7. You keep imagining all the reasons people are going to say your story sucks, and it paralyzes you: Otherwise known as the Inner Critic – you can’t make any choices, because you keep imagining how someone at GoodReads will tear you apart for it later. The person at GoodReads doesn’t exist, and it’s just your own internal critic talking here. You will need that inner voice of scorn later, when you’re revising but for now, while you’re working on a first draft, you have to drown it out. Chances are the ideas you’re putting down aren’t nearly as bad as your darkest fears tell you they might be. In any case, you can always fix it in rewrites.
8. You can’t think of the right words for what you’re trying to convey in this one paragraph: Just use the wrong verb for now, fix it in rewrites! Accept that sometimes hitting on the right word is partly a matter of visualizing the scene in your head. There’s nothing wrong with spending a day or two fussing over one sentence but if this goes on for a week, though, just pick a verb and move on.

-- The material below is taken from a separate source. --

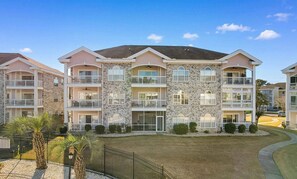 Exterior - Myrtle Beach Condo - Pool View - Near Golf & Beach (Myrtle Beach)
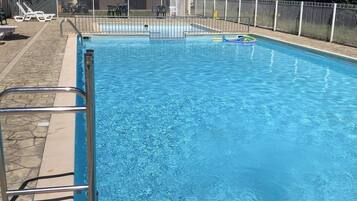 Apartment | Pool | Outdoor pool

9. You’ve had this incredibly cool story in your head, and now you’re turning it into words on a screen and it’s suddenly dumb: Is this your inner critic talking? Are you sure? Are you really sure? It’s possible that you’re actually seeing a real problem with your idea, and with the execution. There is nothing wrong with abandoning an idea and starting afresh but don’t give up too fast. It’s possible that part of your idea is salvageable, or that the idea is genuinely cool and you’ve gotten yourself stuck into a weak execution of it. Sometimes it’s helpful to step back and write a synopsis of the stuff you’ve already written, so that you can see how it fits together and whether there are some buried parts that should be turning points in the story. Sometimes it’s helpful to try writing bits of your story from a different character’s point of view, to see how they look from another vantage point.
10. You’re revising your work, and you can’t see your way past all those blocks of text you already wrote: Sometimes it takes a while of looking at your text from different angles to figure out where the problems are, and sometimes you need more feedback from more people to figure out where the real structural weaknesses are. You could try to rewrite large sections from scratch, without looking back at your original draft. Same story, new words. Sometimes, it is a lot quicker than trying to wrangle the words you already put down.